■ **YOUR TASK**:
Using the interview below about camelina as a renewable diesel feedstock, explain in one to three sentences why the seed's high oil content makes camelina oil cheaper to produce.

■ **PASSAGE**:
Editor’s note: This story has been updated since time of publication to reflect the latest developments.

Production is scheduled to start in early 2022 at the Global Clean Energy biorefinery in Bakersfield, California.

Energy Factor spoke with ExxonMobil project leads Jarrett McCleskey and Steve Papaleo about the agreement, the feedstock and its impact. Here’s what they had to say.

Energy Factor: Steve, this announcement with Global Clean Energy sounds exciting. Before we talk about why ExxonMobil felt strongly about purchasing renewable diesel from Global Clean Energy, can you first tell us a little about the seed itself and its potential as an energy product?

Steve Papaleo: Absolutely, I know camelina is a relatively unknown feedstock for renewable diesel, but it has a number of attributes that make it attractive from both an environmental and cost perspective.

First of all, you can grow this plant in a field that is normally fallow. Fallow land is intentionally left unplanted to restore soil quality, so the camelina planting maximizes the utility of this land without displacing acreage used for food production. Second, the seed has a high oil content, and this means a high oil yield from the extraction process and less total acreage needed. This allows the camelina oil to be produced at a lower cost, which is important as the feed oil is the highest-cost component in renewable diesel production.

■ **MATERIAL SHOWN**:
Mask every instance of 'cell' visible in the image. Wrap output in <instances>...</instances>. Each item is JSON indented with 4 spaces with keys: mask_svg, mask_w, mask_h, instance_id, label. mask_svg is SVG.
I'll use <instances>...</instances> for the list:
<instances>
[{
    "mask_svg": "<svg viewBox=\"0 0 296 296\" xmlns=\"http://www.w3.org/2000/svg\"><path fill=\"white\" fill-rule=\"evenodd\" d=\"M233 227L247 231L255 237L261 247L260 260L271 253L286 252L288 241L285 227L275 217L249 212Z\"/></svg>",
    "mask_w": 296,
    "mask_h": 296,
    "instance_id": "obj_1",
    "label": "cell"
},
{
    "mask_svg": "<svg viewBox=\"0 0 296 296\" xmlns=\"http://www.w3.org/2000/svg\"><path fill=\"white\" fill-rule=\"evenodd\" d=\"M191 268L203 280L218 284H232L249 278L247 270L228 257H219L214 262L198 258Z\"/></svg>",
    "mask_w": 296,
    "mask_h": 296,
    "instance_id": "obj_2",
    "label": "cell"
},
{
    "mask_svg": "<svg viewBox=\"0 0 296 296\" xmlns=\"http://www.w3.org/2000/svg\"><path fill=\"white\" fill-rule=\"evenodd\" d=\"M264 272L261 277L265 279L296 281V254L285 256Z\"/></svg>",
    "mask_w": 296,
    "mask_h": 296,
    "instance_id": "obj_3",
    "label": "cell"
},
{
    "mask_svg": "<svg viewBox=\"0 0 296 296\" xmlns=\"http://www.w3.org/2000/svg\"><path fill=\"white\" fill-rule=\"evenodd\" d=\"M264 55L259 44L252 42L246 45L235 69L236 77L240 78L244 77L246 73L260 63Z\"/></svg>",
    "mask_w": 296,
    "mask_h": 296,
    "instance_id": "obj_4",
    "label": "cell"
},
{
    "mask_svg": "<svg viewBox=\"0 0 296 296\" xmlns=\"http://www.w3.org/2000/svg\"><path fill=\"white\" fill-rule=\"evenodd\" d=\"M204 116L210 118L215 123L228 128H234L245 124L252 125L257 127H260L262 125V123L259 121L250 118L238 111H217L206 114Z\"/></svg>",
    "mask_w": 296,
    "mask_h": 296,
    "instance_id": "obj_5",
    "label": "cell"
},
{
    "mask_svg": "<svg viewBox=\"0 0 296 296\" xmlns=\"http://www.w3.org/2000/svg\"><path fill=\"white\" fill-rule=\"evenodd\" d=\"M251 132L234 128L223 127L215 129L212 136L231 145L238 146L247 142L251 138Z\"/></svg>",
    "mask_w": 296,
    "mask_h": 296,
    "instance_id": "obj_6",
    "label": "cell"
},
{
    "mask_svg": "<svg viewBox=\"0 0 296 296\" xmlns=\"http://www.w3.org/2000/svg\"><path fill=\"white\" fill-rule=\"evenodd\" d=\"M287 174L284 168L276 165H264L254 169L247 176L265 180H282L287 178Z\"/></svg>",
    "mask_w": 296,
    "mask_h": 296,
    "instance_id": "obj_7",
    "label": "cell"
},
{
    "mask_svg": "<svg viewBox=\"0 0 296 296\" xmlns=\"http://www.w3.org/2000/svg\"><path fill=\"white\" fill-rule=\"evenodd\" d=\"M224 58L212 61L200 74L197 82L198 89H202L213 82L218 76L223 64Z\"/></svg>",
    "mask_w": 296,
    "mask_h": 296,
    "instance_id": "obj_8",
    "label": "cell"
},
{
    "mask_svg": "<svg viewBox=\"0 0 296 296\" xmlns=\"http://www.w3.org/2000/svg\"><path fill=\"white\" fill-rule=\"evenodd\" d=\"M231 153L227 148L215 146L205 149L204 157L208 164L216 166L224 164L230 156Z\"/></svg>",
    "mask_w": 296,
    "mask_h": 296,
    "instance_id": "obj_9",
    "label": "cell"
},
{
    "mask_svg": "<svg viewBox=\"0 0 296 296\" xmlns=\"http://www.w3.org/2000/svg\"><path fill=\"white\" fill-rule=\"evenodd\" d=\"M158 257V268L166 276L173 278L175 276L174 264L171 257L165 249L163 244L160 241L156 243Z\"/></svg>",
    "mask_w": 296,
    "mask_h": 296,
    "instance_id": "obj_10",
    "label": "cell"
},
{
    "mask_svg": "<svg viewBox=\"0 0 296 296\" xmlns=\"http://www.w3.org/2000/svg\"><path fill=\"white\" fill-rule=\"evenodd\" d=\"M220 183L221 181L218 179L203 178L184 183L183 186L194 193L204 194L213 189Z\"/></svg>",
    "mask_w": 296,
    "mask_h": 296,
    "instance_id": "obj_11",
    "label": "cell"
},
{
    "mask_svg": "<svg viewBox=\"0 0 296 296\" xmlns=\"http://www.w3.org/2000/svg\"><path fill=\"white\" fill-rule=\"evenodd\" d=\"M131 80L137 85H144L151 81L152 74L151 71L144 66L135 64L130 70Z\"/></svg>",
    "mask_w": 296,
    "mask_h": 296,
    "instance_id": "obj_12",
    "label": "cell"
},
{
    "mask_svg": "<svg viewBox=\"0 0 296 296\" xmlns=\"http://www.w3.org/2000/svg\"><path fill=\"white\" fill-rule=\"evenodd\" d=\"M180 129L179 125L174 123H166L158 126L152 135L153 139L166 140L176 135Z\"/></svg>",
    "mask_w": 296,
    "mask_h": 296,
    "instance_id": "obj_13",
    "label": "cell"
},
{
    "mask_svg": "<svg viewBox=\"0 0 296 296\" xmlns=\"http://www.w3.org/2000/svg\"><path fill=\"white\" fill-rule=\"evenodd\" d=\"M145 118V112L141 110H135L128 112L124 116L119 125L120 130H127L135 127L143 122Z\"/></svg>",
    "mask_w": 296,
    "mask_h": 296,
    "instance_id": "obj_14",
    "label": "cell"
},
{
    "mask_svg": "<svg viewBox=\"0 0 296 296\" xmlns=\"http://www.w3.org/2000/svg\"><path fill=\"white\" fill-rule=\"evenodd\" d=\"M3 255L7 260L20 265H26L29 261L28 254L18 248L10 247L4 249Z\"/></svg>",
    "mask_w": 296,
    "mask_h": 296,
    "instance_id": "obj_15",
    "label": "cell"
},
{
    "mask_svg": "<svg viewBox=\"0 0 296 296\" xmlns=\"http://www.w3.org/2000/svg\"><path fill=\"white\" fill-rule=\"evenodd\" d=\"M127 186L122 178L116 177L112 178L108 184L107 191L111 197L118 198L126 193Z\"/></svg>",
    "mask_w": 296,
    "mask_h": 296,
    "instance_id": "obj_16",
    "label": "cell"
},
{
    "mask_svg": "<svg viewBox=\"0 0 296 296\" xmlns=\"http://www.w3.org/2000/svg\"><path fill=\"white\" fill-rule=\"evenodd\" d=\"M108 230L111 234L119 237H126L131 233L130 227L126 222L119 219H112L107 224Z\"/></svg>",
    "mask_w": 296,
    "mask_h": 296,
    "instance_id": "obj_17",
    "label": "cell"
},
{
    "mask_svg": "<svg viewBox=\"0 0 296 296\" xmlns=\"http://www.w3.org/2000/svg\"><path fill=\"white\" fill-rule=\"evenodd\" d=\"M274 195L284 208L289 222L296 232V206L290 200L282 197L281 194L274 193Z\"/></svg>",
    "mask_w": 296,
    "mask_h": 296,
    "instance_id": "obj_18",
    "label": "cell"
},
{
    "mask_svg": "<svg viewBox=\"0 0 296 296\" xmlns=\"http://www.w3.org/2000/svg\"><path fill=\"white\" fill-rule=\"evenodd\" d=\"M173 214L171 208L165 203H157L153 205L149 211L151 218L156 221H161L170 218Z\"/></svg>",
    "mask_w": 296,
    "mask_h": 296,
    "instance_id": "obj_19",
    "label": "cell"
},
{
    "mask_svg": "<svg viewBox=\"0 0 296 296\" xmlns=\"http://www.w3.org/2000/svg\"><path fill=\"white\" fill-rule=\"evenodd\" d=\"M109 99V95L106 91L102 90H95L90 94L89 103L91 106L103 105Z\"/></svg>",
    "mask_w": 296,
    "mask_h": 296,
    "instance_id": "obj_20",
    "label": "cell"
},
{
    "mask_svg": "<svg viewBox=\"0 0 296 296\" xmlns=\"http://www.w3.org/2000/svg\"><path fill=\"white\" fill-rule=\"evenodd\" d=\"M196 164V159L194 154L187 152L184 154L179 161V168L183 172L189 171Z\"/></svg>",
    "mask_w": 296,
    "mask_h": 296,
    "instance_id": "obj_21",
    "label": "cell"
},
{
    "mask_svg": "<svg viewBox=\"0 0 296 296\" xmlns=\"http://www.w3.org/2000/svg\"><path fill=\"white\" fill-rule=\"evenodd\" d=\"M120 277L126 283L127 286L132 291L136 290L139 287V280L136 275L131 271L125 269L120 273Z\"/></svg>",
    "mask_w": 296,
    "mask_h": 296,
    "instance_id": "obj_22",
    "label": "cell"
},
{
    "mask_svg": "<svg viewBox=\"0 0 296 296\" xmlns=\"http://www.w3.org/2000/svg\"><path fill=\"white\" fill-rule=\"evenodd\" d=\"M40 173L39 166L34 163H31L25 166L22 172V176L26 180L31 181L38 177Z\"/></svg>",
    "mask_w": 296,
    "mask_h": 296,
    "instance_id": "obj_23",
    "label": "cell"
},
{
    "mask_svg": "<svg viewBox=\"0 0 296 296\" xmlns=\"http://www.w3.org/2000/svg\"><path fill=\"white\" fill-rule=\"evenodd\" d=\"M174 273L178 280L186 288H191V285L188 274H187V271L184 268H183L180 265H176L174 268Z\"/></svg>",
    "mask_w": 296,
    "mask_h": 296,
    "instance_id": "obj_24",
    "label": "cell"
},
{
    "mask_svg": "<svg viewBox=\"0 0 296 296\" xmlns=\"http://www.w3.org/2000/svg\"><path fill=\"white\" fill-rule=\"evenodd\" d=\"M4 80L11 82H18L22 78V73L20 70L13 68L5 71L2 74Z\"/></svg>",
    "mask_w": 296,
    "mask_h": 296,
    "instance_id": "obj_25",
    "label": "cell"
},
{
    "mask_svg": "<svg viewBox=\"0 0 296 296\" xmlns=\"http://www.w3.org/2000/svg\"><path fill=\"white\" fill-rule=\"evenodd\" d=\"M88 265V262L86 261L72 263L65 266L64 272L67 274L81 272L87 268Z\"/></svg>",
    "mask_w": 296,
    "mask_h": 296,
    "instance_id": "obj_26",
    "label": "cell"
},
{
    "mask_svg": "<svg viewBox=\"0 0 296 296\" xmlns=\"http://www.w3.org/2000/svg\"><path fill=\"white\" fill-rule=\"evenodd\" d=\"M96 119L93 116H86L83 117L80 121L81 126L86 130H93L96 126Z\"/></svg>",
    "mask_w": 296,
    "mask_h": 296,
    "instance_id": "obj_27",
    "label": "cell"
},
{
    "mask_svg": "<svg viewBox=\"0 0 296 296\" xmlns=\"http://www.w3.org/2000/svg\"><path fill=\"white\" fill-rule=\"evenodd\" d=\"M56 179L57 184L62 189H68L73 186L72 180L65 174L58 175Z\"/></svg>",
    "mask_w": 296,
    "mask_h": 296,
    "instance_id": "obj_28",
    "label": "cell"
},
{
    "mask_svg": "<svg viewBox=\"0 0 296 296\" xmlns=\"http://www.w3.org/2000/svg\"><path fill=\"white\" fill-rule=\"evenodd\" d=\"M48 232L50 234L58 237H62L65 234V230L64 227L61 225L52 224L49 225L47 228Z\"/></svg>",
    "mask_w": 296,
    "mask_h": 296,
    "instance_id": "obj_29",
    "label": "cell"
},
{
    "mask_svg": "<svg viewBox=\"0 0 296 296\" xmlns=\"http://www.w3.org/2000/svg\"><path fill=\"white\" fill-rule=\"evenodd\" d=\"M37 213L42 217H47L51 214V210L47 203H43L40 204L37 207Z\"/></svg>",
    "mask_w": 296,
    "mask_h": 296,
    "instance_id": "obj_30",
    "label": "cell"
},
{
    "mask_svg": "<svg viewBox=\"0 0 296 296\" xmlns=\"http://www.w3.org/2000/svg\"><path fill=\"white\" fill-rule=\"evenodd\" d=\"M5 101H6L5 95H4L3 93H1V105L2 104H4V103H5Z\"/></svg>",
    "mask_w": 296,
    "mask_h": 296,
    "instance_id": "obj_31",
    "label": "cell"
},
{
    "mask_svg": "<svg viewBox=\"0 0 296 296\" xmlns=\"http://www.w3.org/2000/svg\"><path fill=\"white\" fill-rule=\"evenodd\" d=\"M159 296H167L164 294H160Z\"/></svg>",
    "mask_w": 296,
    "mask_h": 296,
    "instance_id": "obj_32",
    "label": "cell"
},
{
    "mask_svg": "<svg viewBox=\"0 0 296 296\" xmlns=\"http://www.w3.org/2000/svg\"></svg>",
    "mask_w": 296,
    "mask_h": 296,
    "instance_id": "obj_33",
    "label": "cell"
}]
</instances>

■ **ANSWER TO THIS TASK**:
Camelina's high oil content means extraction gives a high oil yield, so less total acreage is needed. This lets camelina oil be produced at a lower cost, which matters because feed oil is the highest-cost component of renewable diesel production.